Speaking from a law-enforcement perspective, Professor Napoleon Reyes, brought his expertise in Criminal Justice to the conversation. Reyes noted that he has seen several similar cases where the use of deadly force was ruled to be justified. He provided data and statistics related to police-related incidents in other times and places for comparison to the Andy Lopez shooting.
Professor Cynthia Boaz of the Political Science department spoke about the role of youth in global uprisings and social justice movements. Since Sonoma County youth and Sonoma State students want to do something to engage the community and make positive change, Boaz stressed that the first thing any strategic movement needs to have is a clear, unambiguous goal.
Anthropology Professor Margie Purser spoke after Reyes, expressing that this incident hit her close to home. Her home is relatively close to Andy Lopez's family, she stressed to students that Lopez was part of all of our community. "These are my neighbors. This is us." As a resident of Santa Rosa, Purser described the archetype of Santa Rosa's identity, and how it is not an accurate representation of the current community. She commented on the lack of representation from SW Santa Rosa in City Council.
Dr. Carlos Ayala, the Dean of the School of Education talked about how the Andy Lopez shooting directly impacted himself and his family. He accompanied hundreds of students who walked out of school to march in protest just days after the tragic event. He called on SSU students to consider a career in teaching to really make a direct impact and help students like Andy in our community.
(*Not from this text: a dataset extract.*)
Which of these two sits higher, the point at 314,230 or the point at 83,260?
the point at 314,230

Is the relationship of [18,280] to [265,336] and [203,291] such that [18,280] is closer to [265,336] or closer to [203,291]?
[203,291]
He called on everyone at SSU to be better connected to the people of Sonoma County.
Mark Fabionar, Director of The HUB followed the panel by encouraging all students and attendants to actively participate in the conversationby forming into small groups to respond to the panelists' statements, consider what is needed to create a just, vital and healthy community, and how students and others from SSU can be part of the change that is needed to bring healing and justice to our region and the people who live here.
After the groups concluded their conversations, the participants re-gathered as a whole to contribute their own perspectives. There were a diverse range of viewpoints from students, faculty, residents of Santa Rosa and community members. The most frequently asked question from participants was "What is our goal?" Participants deliberated ways on forming a mutual achievable goal. They also discussed what strategies and tactics can be organized to achieve those goals.
Students and faculty of Sonoma State advocated various ways to make small impacts on campus. Students were encouraged to explore and engage with the neighborhoods in which they reside. Some other suggestions included an increased involvement with on-campus affairs as a technique to directly impact others in the campus community. Simply by participating in campus dialogues like the ones hosted by the Hutchins Dialogue Center at SSU can help students become more aware of social justice issues both locally and more universal issues.The level of active participation from the event seemed to provide hope for social justice in our community. Not only are community activists speaking, but students are raising their voices and concerns as well. Involvement and participation from SSU students in the discussion panel exemplified the curiosity the younger generation maintains and the direct impact their presence holds. No matter what stance they take, students seem willing to talk seriously about these issues and wrestle with important decisions about how they individually, and the University as a larger entity, can help can do what is needed to made sure social justice is always part of the conversation.